VIII―ここまで彼がその創造について述べたものすべての生成の原因は知性であると見做されている。後の箇所で彼が述べるほかのすべてのものは必然的に生成すると見做されている。というのも、世界は必然的なものと知性から混淆され生成しており、知性は必然的なものを支配しており、〈というのも、〉知性は生成するものの大部分を、もっとも優れておりもっとも正しい状態にするよう〈必然的なものを説得するのだから〉。それから彼は言った:「この世界は必然的なものを説得したときに発生する。」(48a)必然的なものは、混乱した原因と呼ばれうるもので、彼にとってこの名前は、ごちゃまぜの状態(al-tashwīsh)や、秩序や善良さに従っていないものを指しうる。

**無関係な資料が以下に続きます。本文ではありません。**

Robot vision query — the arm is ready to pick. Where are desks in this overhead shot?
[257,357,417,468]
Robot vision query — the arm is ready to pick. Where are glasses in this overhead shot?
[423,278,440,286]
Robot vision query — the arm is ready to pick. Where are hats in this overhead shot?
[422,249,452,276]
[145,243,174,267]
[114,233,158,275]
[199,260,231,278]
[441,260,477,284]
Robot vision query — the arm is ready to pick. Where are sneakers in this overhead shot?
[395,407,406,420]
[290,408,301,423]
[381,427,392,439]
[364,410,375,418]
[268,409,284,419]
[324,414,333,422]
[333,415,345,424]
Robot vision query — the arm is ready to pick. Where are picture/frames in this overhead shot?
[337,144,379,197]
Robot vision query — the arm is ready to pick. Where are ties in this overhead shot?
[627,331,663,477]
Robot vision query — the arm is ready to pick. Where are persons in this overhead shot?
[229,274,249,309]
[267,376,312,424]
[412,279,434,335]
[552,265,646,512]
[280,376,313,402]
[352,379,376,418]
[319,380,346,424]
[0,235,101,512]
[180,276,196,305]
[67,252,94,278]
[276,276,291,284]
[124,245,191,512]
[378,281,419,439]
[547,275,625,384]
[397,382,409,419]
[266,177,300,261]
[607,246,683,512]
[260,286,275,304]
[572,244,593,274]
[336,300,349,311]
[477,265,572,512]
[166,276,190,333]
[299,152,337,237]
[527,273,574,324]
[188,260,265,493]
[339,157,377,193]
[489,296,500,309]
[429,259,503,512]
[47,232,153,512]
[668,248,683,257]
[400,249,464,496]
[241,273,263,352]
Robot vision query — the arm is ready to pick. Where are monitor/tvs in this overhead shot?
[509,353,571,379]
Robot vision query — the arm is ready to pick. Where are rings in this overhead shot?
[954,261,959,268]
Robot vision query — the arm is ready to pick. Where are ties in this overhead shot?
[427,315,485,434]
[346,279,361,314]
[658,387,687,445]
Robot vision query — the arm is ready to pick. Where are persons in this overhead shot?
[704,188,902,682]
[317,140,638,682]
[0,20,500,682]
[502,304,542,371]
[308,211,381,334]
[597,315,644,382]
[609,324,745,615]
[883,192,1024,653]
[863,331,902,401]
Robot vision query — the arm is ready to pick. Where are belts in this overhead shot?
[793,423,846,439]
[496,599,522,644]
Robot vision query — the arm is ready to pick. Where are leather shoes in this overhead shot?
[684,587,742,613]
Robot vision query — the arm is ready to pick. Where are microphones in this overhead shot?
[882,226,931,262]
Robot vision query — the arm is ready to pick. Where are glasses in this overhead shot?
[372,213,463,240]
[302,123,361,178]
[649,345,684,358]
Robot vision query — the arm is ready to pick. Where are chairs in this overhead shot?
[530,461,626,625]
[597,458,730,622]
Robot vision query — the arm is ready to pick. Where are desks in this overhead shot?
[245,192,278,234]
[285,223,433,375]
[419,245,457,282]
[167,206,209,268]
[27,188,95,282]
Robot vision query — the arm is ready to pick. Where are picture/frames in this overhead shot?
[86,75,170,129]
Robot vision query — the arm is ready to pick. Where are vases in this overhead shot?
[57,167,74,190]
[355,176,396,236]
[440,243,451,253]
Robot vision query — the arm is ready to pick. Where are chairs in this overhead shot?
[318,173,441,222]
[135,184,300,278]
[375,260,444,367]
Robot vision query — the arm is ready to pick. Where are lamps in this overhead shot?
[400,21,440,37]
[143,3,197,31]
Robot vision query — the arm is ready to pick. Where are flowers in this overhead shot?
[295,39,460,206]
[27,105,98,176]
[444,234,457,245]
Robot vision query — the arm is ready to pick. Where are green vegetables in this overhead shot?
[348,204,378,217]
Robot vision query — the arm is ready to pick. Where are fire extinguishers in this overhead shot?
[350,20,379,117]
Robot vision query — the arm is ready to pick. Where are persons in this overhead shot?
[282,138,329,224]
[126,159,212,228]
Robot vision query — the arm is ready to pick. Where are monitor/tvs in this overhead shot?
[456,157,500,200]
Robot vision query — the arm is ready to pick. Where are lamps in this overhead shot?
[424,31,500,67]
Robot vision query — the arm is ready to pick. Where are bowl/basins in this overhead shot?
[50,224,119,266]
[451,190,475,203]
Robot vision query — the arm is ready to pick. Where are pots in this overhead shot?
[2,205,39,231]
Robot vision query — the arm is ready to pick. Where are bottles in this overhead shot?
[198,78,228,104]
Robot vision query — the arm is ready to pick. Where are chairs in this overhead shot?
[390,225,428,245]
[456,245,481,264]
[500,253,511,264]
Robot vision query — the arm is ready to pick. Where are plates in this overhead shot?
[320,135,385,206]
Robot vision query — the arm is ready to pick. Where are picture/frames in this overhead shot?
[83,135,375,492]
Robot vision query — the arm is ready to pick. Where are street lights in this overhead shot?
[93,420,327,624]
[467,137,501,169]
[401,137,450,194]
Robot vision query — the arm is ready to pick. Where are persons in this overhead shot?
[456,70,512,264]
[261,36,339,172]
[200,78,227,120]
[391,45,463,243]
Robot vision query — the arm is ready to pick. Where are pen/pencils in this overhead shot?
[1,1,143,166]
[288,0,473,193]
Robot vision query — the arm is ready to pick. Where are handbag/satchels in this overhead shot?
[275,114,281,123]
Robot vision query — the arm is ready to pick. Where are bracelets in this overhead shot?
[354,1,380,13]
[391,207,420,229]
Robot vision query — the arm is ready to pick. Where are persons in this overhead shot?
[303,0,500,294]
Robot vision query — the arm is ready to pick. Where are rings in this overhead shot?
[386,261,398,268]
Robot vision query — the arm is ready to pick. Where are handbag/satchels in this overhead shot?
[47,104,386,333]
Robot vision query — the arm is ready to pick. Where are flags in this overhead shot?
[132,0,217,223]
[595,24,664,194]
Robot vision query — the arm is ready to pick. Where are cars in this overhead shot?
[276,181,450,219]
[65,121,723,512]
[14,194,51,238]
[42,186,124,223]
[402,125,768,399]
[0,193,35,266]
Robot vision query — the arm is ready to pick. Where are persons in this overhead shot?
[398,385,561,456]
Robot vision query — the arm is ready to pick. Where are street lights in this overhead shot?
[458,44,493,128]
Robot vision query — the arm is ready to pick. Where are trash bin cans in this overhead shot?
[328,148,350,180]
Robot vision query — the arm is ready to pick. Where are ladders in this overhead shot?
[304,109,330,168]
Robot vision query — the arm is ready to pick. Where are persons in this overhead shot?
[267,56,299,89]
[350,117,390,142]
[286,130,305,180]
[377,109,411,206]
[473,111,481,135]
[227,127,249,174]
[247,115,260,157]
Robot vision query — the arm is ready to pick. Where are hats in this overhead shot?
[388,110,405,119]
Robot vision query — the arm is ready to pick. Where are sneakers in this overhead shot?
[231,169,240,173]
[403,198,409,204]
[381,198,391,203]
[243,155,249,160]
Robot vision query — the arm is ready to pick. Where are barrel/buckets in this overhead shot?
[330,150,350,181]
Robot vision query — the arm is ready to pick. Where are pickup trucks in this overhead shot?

それから彼は話を戻して、土と火と水と空気の互いへの変化(istiḥālah)について語った。そして土、火、水、空気すべてを包み込み、それらが変化してもそのままに留まるものを、生成の母や乳母(al-wālidah wa-l-murḍiʻah li-l-kawn)と呼んだ。彼は言った:「母は最初から置かれており、それを模倣するもののように父に従属している。」(50d)なぜなら世界は質料と形相から発生し、生まれるのだから。

(7) (9)

*底本はKrausとWalzerの校訂版。
あくまでも私訳のため、その点をご了承願います。逐語訳よりも、日本語としての読みやすさを優先してあります。また、随時更新する可能性有り。